What to produce: Output each entry exactly; skip nothing.

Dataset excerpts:

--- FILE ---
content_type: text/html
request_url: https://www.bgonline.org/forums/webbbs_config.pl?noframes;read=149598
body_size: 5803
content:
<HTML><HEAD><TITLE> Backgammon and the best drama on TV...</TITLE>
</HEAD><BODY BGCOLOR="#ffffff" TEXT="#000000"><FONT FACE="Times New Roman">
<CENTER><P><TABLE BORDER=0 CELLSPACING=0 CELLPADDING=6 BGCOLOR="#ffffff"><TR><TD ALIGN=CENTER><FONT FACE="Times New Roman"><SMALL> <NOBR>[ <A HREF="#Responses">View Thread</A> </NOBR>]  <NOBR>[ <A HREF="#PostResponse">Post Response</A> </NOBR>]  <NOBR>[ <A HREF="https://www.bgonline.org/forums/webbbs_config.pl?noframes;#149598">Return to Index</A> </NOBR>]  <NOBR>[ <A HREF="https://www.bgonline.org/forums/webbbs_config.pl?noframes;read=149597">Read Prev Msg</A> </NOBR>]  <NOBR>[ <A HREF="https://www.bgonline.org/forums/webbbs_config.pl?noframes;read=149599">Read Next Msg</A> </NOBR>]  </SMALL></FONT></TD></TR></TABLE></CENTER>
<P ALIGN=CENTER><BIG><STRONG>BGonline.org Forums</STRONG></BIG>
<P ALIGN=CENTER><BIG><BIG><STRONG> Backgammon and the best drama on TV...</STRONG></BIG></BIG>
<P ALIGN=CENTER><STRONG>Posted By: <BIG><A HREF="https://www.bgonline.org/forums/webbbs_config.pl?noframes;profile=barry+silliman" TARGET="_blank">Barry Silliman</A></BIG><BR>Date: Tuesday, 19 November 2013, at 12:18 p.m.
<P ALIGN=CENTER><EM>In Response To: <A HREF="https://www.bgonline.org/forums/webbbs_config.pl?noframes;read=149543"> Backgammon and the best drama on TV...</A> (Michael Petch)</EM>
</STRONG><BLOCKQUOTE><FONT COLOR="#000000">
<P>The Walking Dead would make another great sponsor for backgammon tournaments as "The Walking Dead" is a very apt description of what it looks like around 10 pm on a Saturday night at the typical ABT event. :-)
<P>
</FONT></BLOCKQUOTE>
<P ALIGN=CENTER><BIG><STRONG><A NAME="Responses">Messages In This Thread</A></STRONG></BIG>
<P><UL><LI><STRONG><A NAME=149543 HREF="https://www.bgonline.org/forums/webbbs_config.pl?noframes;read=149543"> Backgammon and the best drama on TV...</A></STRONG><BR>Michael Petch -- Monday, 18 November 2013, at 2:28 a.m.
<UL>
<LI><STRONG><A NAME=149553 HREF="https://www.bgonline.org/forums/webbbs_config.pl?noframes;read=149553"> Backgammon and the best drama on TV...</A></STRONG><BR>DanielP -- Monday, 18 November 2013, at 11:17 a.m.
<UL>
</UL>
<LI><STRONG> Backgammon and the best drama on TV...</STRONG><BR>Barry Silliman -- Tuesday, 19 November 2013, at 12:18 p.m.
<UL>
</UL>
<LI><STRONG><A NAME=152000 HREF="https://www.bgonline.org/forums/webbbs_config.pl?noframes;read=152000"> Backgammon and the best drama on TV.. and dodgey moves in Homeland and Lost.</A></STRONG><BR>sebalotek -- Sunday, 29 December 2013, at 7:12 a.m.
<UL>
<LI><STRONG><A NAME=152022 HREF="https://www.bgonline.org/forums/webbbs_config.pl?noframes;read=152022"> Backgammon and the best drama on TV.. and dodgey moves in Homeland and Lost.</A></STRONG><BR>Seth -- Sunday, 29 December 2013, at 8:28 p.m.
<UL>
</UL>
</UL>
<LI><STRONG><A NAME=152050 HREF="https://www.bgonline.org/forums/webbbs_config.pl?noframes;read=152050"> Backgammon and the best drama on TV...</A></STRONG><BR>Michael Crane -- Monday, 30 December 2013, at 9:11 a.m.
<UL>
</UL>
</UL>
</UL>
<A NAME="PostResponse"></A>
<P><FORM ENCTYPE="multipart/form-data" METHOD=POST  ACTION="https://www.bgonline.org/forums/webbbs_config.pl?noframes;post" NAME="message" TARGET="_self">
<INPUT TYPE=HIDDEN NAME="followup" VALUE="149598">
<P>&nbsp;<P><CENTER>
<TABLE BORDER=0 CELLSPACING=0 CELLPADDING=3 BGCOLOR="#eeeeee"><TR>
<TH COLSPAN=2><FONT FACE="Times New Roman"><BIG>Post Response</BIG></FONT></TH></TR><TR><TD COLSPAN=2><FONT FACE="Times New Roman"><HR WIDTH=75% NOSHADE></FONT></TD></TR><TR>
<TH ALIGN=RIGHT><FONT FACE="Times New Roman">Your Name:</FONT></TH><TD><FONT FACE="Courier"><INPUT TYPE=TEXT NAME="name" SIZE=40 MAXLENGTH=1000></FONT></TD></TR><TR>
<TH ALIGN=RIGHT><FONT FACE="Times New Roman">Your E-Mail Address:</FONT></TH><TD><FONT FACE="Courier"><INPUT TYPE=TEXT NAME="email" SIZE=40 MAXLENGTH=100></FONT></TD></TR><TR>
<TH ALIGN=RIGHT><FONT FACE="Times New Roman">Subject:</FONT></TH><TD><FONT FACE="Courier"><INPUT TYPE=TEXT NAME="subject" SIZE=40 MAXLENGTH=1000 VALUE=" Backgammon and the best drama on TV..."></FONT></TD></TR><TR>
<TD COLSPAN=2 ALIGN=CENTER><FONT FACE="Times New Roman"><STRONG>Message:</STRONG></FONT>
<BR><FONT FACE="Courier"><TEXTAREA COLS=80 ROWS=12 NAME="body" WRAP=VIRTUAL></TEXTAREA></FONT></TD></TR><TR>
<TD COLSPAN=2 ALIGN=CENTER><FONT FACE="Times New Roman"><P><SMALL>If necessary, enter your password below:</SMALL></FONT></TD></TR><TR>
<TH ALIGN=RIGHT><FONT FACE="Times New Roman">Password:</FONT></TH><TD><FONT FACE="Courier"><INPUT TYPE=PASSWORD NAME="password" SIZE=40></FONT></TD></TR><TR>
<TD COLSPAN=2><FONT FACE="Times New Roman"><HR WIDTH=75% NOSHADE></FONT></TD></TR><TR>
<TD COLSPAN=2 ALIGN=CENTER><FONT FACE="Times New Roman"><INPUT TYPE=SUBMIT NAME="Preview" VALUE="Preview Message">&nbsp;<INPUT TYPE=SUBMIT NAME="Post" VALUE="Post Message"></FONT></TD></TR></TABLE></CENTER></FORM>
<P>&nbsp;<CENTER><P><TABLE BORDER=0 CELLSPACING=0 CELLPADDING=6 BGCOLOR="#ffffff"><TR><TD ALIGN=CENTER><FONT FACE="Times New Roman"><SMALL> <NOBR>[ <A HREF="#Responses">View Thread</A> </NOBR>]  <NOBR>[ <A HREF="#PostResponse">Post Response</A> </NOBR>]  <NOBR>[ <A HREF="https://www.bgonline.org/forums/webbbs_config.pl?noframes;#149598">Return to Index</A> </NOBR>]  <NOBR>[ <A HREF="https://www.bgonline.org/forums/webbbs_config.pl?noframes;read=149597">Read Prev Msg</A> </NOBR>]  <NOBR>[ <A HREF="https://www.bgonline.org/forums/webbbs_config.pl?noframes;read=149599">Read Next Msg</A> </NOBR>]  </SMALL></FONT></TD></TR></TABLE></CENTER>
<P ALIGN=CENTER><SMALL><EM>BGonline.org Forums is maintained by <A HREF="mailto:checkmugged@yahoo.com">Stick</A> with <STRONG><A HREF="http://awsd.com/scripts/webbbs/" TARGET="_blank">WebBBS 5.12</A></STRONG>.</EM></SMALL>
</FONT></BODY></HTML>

Answer to this task:
--- FILE ---
content_type: text/html
request_url: https://www.bgonline.org/forums/webbbs_config.pl?noframes;read=149598
body_size: 5803
content:
<HTML><HEAD><TITLE> Backgammon and the best drama on TV...</TITLE>
</HEAD><BODY BGCOLOR="#ffffff" TEXT="#000000"><FONT FACE="Times New Roman">
<CENTER><P><TABLE BORDER=0 CELLSPACING=0 CELLPADDING=6 BGCOLOR="#ffffff"><TR><TD ALIGN=CENTER><FONT FACE="Times New Roman"><SMALL> <NOBR>[ <A HREF="#Responses">View Thread</A> </NOBR>]  <NOBR>[ <A HREF="#PostResponse">Post Response</A> </NOBR>]  <NOBR>[ <A HREF="https://www.bgonline.org/forums/webbbs_config.pl?noframes;#149598">Return to Index</A> </NOBR>]  <NOBR>[ <A HREF="https://www.bgonline.org/forums/webbbs_config.pl?noframes;read=149597">Read Prev Msg</A> </NOBR>]  <NOBR>[ <A HREF="https://www.bgonline.org/forums/webbbs_config.pl?noframes;read=149599">Read Next Msg</A> </NOBR>]  </SMALL></FONT></TD></TR></TABLE></CENTER>
<P ALIGN=CENTER><BIG><STRONG>BGonline.org Forums</STRONG></BIG>
<P ALIGN=CENTER><BIG><BIG><STRONG> Backgammon and the best drama on TV...</STRONG></BIG></BIG>
<P ALIGN=CENTER><STRONG>Posted By: <BIG><A HREF="https://www.bgonline.org/forums/webbbs_config.pl?noframes;profile=barry+silliman" TARGET="_blank">Barry Silliman</A></BIG><BR>Date: Tuesday, 19 November 2013, at 12:18 p.m.
<P ALIGN=CENTER><EM>In Response To: <A HREF="https://www.bgonline.org/forums/webbbs_config.pl?noframes;read=149543"> Backgammon and the best drama on TV...</A> (Michael Petch)</EM>
</STRONG><BLOCKQUOTE><FONT COLOR="#000000">
<P>The Walking Dead would make another great sponsor for backgammon tournaments as "The Walking Dead" is a very apt description of what it looks like around 10 pm on a Saturday night at the typical ABT event. :-)
<P>
</FONT></BLOCKQUOTE>
<P ALIGN=CENTER><BIG><STRONG><A NAME="Responses">Messages In This Thread</A></STRONG></BIG>
<P><UL><LI><STRONG><A NAME=149543 HREF="https://www.bgonline.org/forums/webbbs_config.pl?noframes;read=149543"> Backgammon and the best drama on TV...</A></STRONG><BR>Michael Petch -- Monday, 18 November 2013, at 2:28 a.m.
<UL>
<LI><STRONG><A NAME=149553 HREF="https://www.bgonline.org/forums/webbbs_config.pl?noframes;read=149553"> Backgammon and the best drama on TV...</A></STRONG><BR>DanielP -- Monday, 18 November 2013, at 11:17 a.m.
<UL>
</UL>
<LI><STRONG> Backgammon and the best drama on TV...</STRONG><BR>Barry Silliman -- Tuesday, 19 November 2013, at 12:18 p.m.
<UL>
</UL>
<LI><STRONG><A NAME=152000 HREF="https://www.bgonline.org/forums/webbbs_config.pl?noframes;read=152000"> Backgammon and the best drama on TV.. and dodgey moves in Homeland and Lost.</A></STRONG><BR>sebalotek -- Sunday, 29 December 2013, at 7:12 a.m.
<UL>
<LI><STRONG><A NAME=152022 HREF="https://www.bgonline.org/forums/webbbs_config.pl?noframes;read=152022"> Backgammon and the best drama on TV.. and dodgey moves in Homeland and Lost.</A></STRONG><BR>Seth -- Sunday, 29 December 2013, at 8:28 p.m.
<UL>
</UL>
</UL>
<LI><STRONG><A NAME=152050 HREF="https://www.bgonline.org/forums/webbbs_config.pl?noframes;read=152050"> Backgammon and the best drama on TV...</A></STRONG><BR>Michael Crane -- Monday, 30 December 2013, at 9:11 a.m.
<UL>
</UL>
</UL>
</UL>
<A NAME="PostResponse"></A>
<P><FORM ENCTYPE="multipart/form-data" METHOD=POST  ACTION="https://www.bgonline.org/forums/webbbs_config.pl?noframes;post" NAME="message" TARGET="_self">
<INPUT TYPE=HIDDEN NAME="followup" VALUE="149598">
<P>&nbsp;<P><CENTER>
<TABLE BORDER=0 CELLSPACING=0 CELLPADDING=3 BGCOLOR="#eeeeee"><TR>
<TH COLSPAN=2><FONT FACE="Times New Roman"><BIG>Post Response</BIG></FONT></TH></TR><TR><TD COLSPAN=2><FONT FACE="Times New Roman"><HR WIDTH=75% NOSHADE></FONT></TD></TR><TR>
<TH ALIGN=RIGHT><FONT FACE="Times New Roman">Your Name:</FONT></TH><TD><FONT FACE="Courier"><INPUT TYPE=TEXT NAME="name" SIZE=40 MAXLENGTH=1000></FONT></TD></TR><TR>
<TH ALIGN=RIGHT><FONT FACE="Times New Roman">Your E-Mail Address:</FONT></TH><TD><FONT FACE="Courier"><INPUT TYPE=TEXT NAME="email" SIZE=40 MAXLENGTH=100></FONT></TD></TR><TR>
<TH ALIGN=RIGHT><FONT FACE="Times New Roman">Subject:</FONT></TH><TD><FONT FACE="Courier"><INPUT TYPE=TEXT NAME="subject" SIZE=40 MAXLENGTH=1000 VALUE=" Backgammon and the best drama on TV..."></FONT></TD></TR><TR>
<TD COLSPAN=2 ALIGN=CENTER><FONT FACE="Times New Roman"><STRONG>Message:</STRONG></FONT>
<BR><FONT FACE="Courier"><TEXTAREA COLS=80 ROWS=12 NAME="body" WRAP=VIRTUAL></TEXTAREA></FONT></TD></TR><TR>
<TD COLSPAN=2 ALIGN=CENTER><FONT FACE="Times New Roman"><P><SMALL>If necessary, enter your password below:</SMALL></FONT></TD></TR><TR>
<TH ALIGN=RIGHT><FONT FACE="Times New Roman">Password:</FONT></TH><TD><FONT FACE="Courier"><INPUT TYPE=PASSWORD NAME="password" SIZE=40></FONT></TD></TR><TR>
<TD COLSPAN=2><FONT FACE="Times New Roman"><HR WIDTH=75% NOSHADE></FONT></TD></TR><TR>
<TD COLSPAN=2 ALIGN=CENTER><FONT FACE="Times New Roman"><INPUT TYPE=SUBMIT NAME="Preview" VALUE="Preview Message">&nbsp;<INPUT TYPE=SUBMIT NAME="Post" VALUE="Post Message"></FONT></TD></TR></TABLE></CENTER></FORM>
<P>&nbsp;<CENTER><P><TABLE BORDER=0 CELLSPACING=0 CELLPADDING=6 BGCOLOR="#ffffff"><TR><TD ALIGN=CENTER><FONT FACE="Times New Roman"><SMALL> <NOBR>[ <A HREF="#Responses">View Thread</A> </NOBR>]  <NOBR>[ <A HREF="#PostResponse">Post Response</A> </NOBR>]  <NOBR>[ <A HREF="https://www.bgonline.org/forums/webbbs_config.pl?noframes;#149598">Return to Index</A> </NOBR>]  <NOBR>[ <A HREF="https://www.bgonline.org/forums/webbbs_config.pl?noframes;read=149597">Read Prev Msg</A> </NOBR>]  <NOBR>[ <A HREF="https://www.bgonline.org/forums/webbbs_config.pl?noframes;read=149599">Read Next Msg</A> </NOBR>]  </SMALL></FONT></TD></TR></TABLE></CENTER>
<P ALIGN=CENTER><SMALL><EM>BGonline.org Forums is maintained by <A HREF="mailto:checkmugged@yahoo.com">Stick</A> with <STRONG><A HREF="http://awsd.com/scripts/webbbs/" TARGET="_blank">WebBBS 5.12</A></STRONG>.</EM></SMALL>
</FONT></BODY></HTML>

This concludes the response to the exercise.